Go to the line holding "Велосипед Dahon Roo D3/D7" in the data below and repeat it exactly, then each line after it up to and including the one holding "Solid Solid Jersey". Omit pictures.

Dataset
· · · · ·

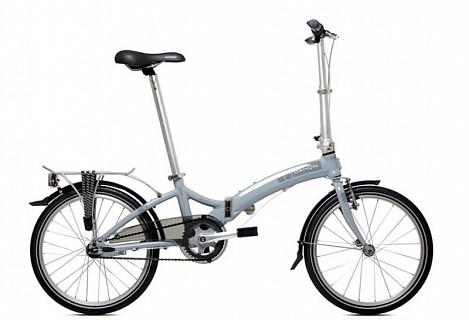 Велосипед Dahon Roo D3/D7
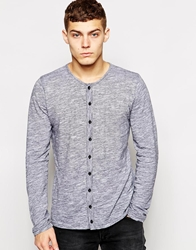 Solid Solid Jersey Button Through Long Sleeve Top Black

· · · · ·

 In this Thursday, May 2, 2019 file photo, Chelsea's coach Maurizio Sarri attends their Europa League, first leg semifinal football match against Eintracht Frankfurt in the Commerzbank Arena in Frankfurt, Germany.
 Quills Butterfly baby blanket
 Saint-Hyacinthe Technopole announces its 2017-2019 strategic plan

· · · · ·

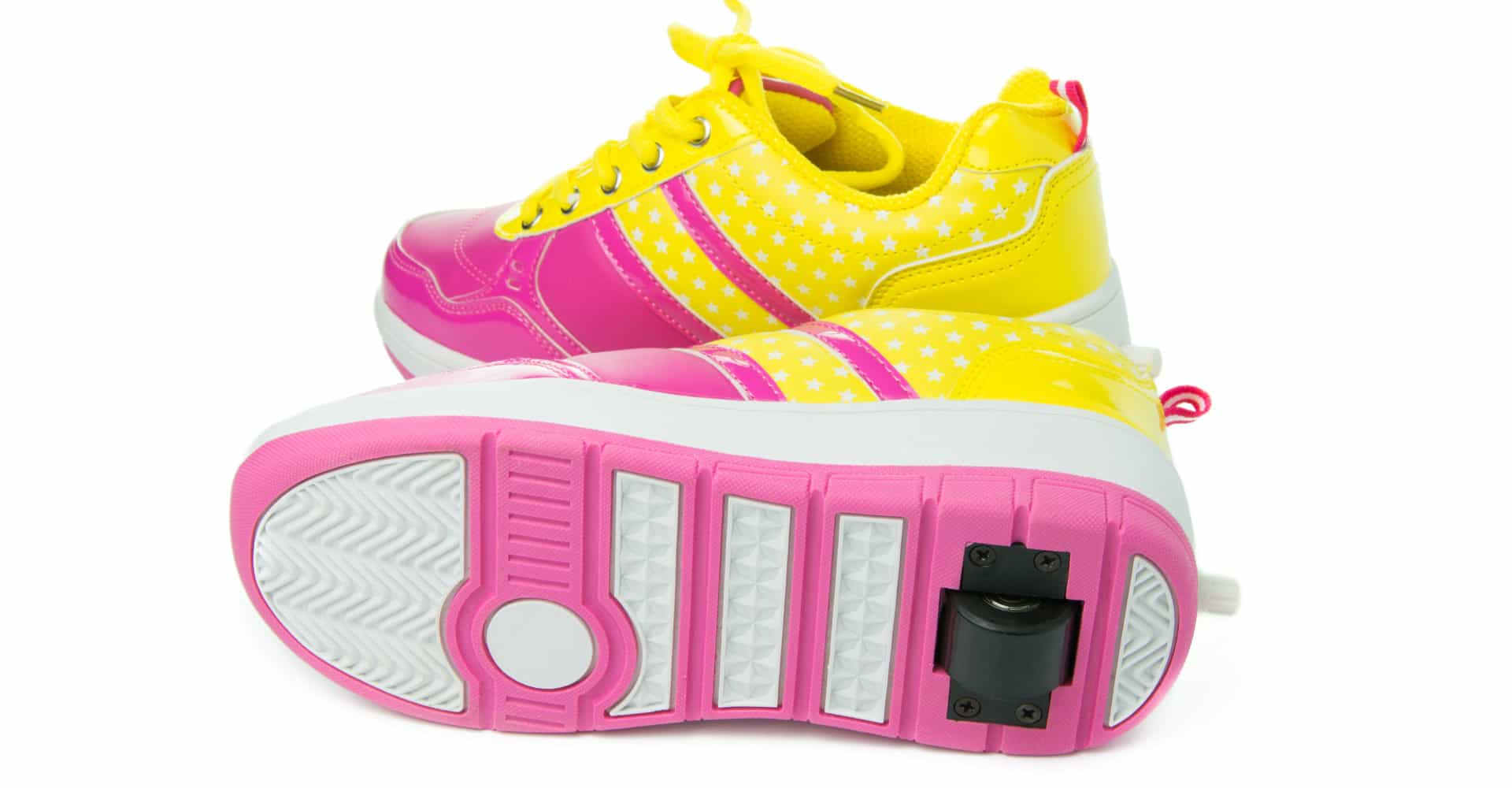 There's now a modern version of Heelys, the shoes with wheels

· · · · ·

Task solution
 Велосипед Dahon Roo D3/D7
 Solid Solid Jersey Button Through Long Sleeve Top Black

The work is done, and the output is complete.